# What is needed:
Could you copy out the records word for word, from the line containing "From the listed items" through the line containing "Answer: (x=265, y=220)", with both of those lines included and the pictures left out?

-- BEGIN Dataset extract --

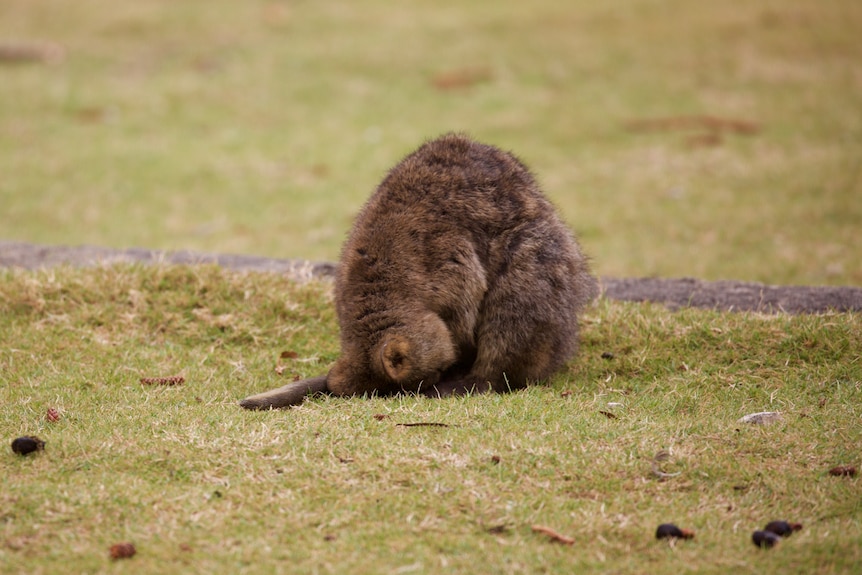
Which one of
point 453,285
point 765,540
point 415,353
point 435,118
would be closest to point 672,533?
point 765,540

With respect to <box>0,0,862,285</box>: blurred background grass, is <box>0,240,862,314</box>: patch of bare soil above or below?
below

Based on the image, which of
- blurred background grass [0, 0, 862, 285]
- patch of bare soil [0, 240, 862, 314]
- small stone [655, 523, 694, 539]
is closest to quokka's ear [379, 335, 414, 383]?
small stone [655, 523, 694, 539]

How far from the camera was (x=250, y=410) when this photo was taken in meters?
5.78

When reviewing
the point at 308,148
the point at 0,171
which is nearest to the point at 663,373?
the point at 308,148

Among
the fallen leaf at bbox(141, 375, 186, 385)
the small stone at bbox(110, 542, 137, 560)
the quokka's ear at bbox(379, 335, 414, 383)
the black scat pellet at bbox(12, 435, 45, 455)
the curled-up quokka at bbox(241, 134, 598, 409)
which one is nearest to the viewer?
the small stone at bbox(110, 542, 137, 560)

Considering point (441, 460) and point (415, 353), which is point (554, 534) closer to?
point (441, 460)

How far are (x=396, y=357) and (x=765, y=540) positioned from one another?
7.39ft

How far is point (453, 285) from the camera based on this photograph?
20.0ft

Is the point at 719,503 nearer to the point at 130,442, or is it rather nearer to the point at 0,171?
the point at 130,442

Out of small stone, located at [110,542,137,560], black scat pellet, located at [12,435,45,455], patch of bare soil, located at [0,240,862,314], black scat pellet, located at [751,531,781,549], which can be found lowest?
black scat pellet, located at [751,531,781,549]

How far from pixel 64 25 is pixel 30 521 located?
20869mm

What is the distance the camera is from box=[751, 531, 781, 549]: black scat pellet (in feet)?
14.1

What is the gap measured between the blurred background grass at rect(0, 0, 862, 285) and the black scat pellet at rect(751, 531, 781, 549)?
8041mm

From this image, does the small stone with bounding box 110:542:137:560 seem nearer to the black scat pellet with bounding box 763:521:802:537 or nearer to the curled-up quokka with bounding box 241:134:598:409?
the curled-up quokka with bounding box 241:134:598:409
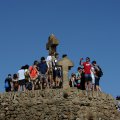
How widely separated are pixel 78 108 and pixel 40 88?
7.22ft

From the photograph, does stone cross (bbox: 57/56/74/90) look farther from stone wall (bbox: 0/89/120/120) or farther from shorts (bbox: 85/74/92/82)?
stone wall (bbox: 0/89/120/120)

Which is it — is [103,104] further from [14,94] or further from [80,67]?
[14,94]

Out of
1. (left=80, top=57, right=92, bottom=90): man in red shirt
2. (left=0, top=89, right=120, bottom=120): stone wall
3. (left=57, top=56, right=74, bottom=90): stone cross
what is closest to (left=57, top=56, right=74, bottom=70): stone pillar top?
(left=57, top=56, right=74, bottom=90): stone cross

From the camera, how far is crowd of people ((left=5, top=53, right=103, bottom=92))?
1978cm

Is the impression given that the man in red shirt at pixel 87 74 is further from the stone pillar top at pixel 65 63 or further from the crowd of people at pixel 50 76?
the stone pillar top at pixel 65 63

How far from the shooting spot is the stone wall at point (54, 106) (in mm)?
18469

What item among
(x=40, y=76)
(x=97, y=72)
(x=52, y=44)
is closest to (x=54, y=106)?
(x=40, y=76)

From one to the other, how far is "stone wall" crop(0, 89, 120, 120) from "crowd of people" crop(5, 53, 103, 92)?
851mm

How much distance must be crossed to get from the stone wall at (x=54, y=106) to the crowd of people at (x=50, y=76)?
2.79 ft

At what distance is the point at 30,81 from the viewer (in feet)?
66.1

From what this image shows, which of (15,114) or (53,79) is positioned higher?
(53,79)

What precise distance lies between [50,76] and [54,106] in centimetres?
188

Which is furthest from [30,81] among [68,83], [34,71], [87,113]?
[87,113]

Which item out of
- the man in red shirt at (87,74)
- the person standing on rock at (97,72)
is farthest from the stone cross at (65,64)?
the person standing on rock at (97,72)
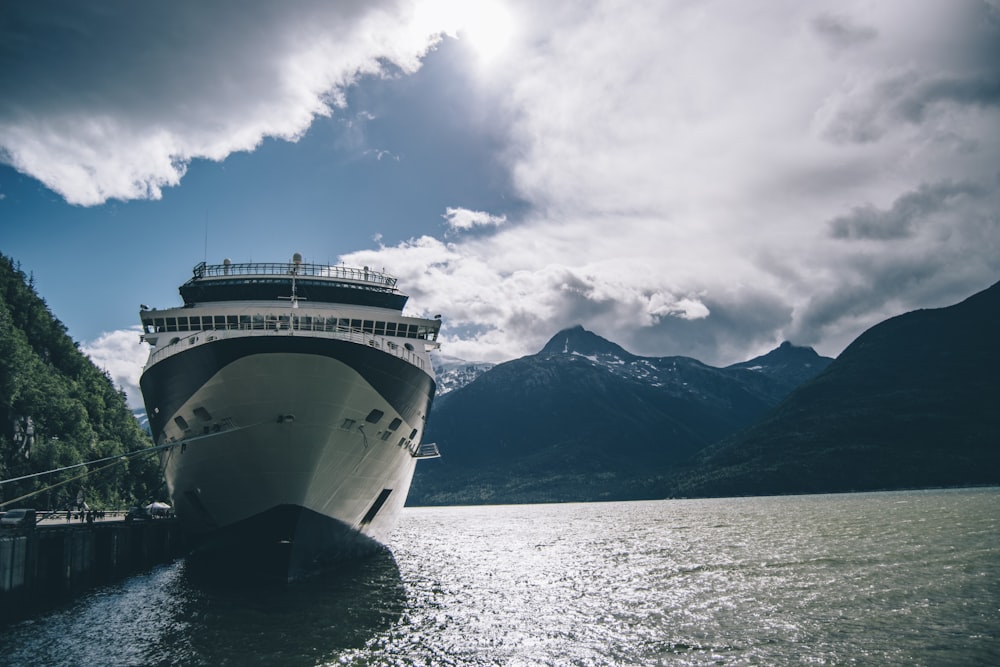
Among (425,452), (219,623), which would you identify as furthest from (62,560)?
(425,452)

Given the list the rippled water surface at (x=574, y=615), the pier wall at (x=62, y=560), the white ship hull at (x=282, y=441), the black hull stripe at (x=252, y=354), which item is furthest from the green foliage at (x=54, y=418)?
the rippled water surface at (x=574, y=615)

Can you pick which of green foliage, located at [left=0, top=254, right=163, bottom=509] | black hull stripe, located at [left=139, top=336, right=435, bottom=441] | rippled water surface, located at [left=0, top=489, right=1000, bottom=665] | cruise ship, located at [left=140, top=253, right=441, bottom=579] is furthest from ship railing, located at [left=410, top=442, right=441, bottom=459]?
green foliage, located at [left=0, top=254, right=163, bottom=509]

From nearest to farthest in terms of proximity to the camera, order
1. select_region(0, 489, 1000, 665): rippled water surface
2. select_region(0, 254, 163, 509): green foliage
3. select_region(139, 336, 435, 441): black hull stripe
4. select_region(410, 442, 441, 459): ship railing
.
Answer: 1. select_region(0, 489, 1000, 665): rippled water surface
2. select_region(139, 336, 435, 441): black hull stripe
3. select_region(410, 442, 441, 459): ship railing
4. select_region(0, 254, 163, 509): green foliage

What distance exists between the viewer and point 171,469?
98.8ft

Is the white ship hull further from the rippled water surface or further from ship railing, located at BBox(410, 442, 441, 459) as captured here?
ship railing, located at BBox(410, 442, 441, 459)

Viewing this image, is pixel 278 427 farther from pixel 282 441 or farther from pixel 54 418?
pixel 54 418

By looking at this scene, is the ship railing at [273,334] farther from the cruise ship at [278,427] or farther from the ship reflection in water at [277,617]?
the ship reflection in water at [277,617]

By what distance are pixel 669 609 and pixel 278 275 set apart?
27973 mm

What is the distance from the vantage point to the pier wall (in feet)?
78.2

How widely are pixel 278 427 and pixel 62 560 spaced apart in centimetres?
1325

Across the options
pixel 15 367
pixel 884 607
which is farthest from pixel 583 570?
pixel 15 367

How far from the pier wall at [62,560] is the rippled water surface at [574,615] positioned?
1.21m

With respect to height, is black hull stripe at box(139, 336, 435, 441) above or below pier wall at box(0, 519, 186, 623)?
above

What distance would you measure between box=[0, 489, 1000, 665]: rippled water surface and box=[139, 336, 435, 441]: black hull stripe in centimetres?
852
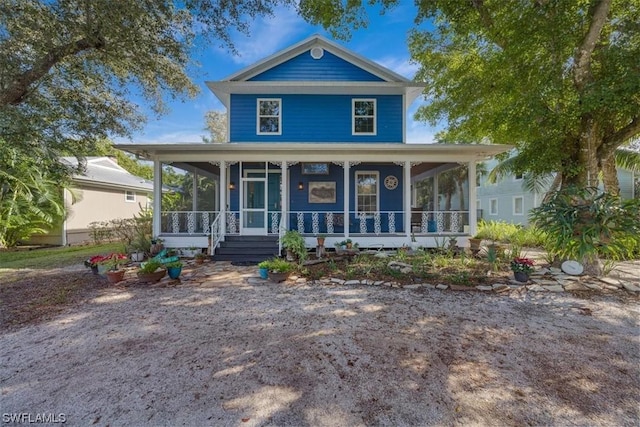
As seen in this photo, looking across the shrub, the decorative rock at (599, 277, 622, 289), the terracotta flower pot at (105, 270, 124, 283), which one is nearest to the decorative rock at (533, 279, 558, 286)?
the shrub

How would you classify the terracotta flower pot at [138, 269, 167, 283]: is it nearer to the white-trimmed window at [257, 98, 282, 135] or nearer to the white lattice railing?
the white lattice railing

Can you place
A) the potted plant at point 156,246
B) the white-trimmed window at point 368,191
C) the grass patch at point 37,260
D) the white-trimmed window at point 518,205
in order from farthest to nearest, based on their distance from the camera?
the white-trimmed window at point 518,205 → the white-trimmed window at point 368,191 → the potted plant at point 156,246 → the grass patch at point 37,260

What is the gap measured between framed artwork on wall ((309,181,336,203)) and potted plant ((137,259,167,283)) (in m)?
5.96

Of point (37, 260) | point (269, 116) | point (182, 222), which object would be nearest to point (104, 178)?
point (37, 260)

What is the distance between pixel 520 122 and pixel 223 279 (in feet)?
26.4

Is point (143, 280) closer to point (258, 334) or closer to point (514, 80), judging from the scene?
point (258, 334)

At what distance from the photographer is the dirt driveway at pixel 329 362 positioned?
2393 millimetres

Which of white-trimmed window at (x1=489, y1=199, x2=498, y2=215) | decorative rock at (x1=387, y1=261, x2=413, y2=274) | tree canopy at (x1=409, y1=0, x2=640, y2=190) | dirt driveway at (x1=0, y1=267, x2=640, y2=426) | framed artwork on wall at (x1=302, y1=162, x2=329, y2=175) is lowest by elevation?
dirt driveway at (x1=0, y1=267, x2=640, y2=426)

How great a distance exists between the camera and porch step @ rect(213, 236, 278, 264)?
8.45m

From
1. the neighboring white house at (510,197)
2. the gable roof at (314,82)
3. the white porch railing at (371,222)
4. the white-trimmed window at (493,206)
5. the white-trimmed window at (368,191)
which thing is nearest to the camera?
the white porch railing at (371,222)

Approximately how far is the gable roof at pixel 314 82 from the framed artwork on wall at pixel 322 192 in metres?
3.56

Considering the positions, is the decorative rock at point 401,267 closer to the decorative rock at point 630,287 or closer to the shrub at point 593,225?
the shrub at point 593,225

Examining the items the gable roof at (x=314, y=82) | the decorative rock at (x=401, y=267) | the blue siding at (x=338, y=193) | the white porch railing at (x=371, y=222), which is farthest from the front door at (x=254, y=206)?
the decorative rock at (x=401, y=267)

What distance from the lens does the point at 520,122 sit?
6547 mm
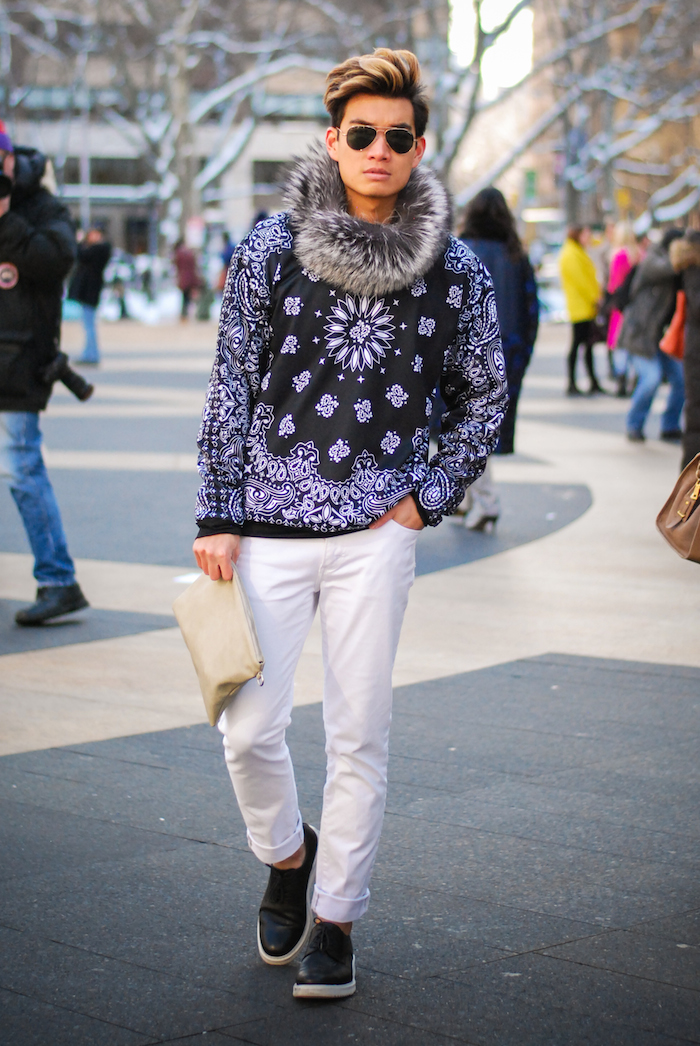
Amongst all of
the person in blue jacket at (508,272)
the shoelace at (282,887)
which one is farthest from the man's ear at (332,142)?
the person in blue jacket at (508,272)

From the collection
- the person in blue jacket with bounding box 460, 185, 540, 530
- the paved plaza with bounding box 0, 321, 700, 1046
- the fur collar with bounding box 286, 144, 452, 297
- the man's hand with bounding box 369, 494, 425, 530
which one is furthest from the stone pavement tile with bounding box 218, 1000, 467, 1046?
the person in blue jacket with bounding box 460, 185, 540, 530

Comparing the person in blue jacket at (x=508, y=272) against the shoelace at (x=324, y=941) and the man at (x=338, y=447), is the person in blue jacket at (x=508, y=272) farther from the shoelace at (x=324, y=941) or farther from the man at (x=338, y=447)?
the shoelace at (x=324, y=941)

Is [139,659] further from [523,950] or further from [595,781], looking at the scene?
[523,950]

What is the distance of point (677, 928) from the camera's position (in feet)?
11.0

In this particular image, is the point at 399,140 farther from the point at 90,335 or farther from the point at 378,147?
the point at 90,335

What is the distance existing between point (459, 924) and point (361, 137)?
1.84 m

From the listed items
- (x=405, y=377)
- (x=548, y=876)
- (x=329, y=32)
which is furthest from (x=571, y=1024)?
(x=329, y=32)

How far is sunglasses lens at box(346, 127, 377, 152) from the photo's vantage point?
9.86 feet

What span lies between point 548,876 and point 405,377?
1438mm

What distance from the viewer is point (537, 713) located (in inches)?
201

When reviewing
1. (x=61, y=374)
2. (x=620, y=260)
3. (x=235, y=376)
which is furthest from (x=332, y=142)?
(x=620, y=260)

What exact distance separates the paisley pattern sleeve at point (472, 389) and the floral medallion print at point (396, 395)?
17cm

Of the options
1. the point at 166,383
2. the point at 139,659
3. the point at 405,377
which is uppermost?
the point at 405,377

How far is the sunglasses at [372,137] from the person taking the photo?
3.00 metres
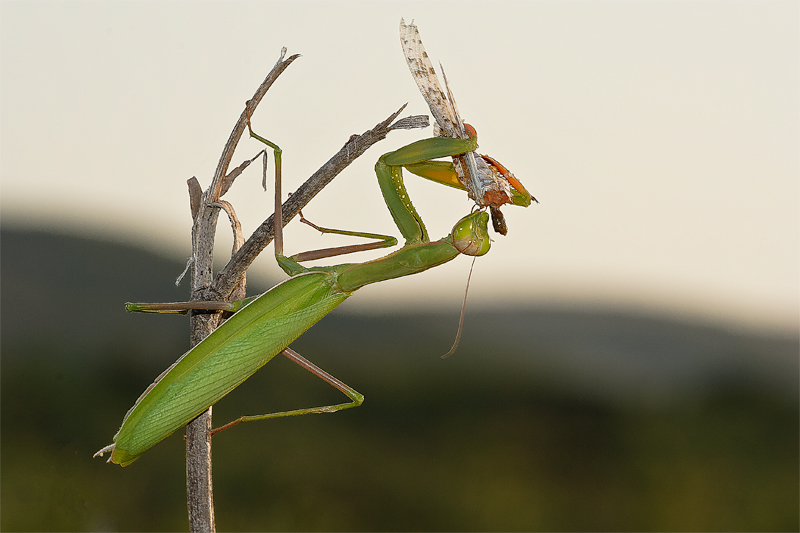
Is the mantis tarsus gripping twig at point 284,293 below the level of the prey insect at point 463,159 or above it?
below

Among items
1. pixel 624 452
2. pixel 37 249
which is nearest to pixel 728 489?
pixel 624 452

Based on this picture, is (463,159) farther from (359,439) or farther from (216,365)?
(359,439)

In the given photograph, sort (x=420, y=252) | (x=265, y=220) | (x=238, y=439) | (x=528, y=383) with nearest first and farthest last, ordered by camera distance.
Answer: (x=265, y=220) < (x=420, y=252) < (x=238, y=439) < (x=528, y=383)

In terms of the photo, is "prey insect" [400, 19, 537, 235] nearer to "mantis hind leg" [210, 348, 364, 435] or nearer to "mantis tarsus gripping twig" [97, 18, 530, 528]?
"mantis tarsus gripping twig" [97, 18, 530, 528]

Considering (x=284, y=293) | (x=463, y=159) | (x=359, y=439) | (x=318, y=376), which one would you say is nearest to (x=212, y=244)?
(x=284, y=293)

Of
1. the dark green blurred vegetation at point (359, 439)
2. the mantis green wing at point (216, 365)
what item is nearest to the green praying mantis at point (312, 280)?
the mantis green wing at point (216, 365)

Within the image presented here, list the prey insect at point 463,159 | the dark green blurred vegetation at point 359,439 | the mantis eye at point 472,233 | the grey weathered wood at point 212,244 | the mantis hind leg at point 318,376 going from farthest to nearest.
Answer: the dark green blurred vegetation at point 359,439
the mantis hind leg at point 318,376
the mantis eye at point 472,233
the grey weathered wood at point 212,244
the prey insect at point 463,159

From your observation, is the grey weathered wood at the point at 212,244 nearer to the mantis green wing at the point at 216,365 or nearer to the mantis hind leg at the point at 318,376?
the mantis green wing at the point at 216,365

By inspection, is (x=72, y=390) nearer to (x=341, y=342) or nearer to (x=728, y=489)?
(x=341, y=342)
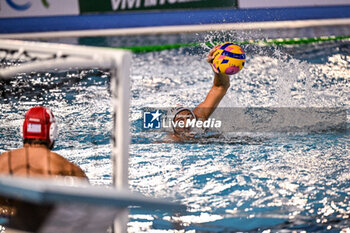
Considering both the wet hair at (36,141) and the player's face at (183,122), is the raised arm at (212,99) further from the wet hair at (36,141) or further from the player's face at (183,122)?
the wet hair at (36,141)

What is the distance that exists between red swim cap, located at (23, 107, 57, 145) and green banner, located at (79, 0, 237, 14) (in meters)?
5.51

-- END Dataset extract --

# Task response:
From the listed items
- (x=405, y=377)
- (x=548, y=876)
- (x=329, y=32)
which is furthest from (x=571, y=1024)?
(x=329, y=32)

How far is sunglasses lens at box(346, 127, 377, 152) from the photo's vantage point?
9.86 feet

What span lies between point 548,876 and point 405,377?
1438mm

What distance from the viewer is point (537, 713) located (in inches)?
201

When reviewing
1. (x=61, y=374)
2. (x=620, y=260)
3. (x=235, y=376)
which is furthest from (x=332, y=142)?
(x=620, y=260)

What exact distance separates the paisley pattern sleeve at point (472, 389) and the floral medallion print at point (396, 395)?
17cm

Of the options
1. the point at 166,383
2. the point at 139,659
3. the point at 405,377
which is uppermost?
the point at 405,377

How far is the sunglasses at [372,137] from the person taking the photo?
3.00 metres
Is the mantis tarsus gripping twig at point 284,293 below the level of the prey insect at point 463,159 or above it?
below

Among items
1. pixel 624 452
2. pixel 37 249
which is nearest to pixel 728 489?
pixel 624 452

Based on this picture, is (463,159) farther from (359,439) or farther from (216,365)?
(359,439)

In the given photograph, sort (x=420, y=252) | (x=265, y=220) | (x=238, y=439) | (x=528, y=383) with nearest first and farthest last, ordered by camera distance.
Answer: (x=265, y=220) < (x=420, y=252) < (x=238, y=439) < (x=528, y=383)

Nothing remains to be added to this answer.